Lundstrøm spent an extended period in France in the 1920s where he was influenced by Braque, Picasso and Cézanne. Together with fellow artists Karl Larsen, Axel Salto and Svend Johansen, Lundstrøm settled in Bormes near Cannes and established the artistic group De Fire. He resided at Cagnes-sur-Mer from 1923 to 1932, during which period he painted his Portrait of Tusnelda Sanders (1928), currently in Oslo at the National Museum.
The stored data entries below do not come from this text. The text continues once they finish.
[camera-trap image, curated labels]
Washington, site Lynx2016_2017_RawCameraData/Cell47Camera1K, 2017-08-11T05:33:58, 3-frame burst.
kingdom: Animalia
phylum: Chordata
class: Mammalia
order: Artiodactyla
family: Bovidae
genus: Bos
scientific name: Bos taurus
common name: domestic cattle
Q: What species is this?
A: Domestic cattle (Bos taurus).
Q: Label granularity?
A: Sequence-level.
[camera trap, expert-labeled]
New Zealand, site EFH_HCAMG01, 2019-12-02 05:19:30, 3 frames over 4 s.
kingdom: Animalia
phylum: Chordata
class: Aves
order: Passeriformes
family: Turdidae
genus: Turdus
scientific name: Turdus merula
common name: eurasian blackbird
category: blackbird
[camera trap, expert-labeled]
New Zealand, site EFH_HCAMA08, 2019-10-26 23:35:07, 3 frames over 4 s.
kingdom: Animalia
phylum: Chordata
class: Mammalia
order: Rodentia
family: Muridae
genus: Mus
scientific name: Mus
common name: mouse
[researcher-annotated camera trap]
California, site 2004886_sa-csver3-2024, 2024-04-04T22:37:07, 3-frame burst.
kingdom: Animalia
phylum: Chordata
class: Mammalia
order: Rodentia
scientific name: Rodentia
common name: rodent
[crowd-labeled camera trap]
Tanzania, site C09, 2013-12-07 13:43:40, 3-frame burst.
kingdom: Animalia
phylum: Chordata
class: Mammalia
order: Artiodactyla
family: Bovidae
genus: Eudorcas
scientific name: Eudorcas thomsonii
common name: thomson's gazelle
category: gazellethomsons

From 1932, Lundstrøm had a permanent residence in Copenhagen.

Lundstrøm was an illustrator at the journal Klingen from the beginning of 1919 to the end of 1920. In 1937 he became a member of the Academy Council and was appointed professor at the Royal Danish Academy of Art in 1944.

He is remembered for his geometric still lifes with oranges, his cubistic scenes with nudes and his paintings of bottles, flasks and jugs. His style was characterised by clear, bright lines and few colours. In his later years, Lundstrøm adapted his style to looser modern art with contrasts in colors and form.

Vilhelm Lundstrøm died in Copenhagen and was buried at Sundby Cemetery.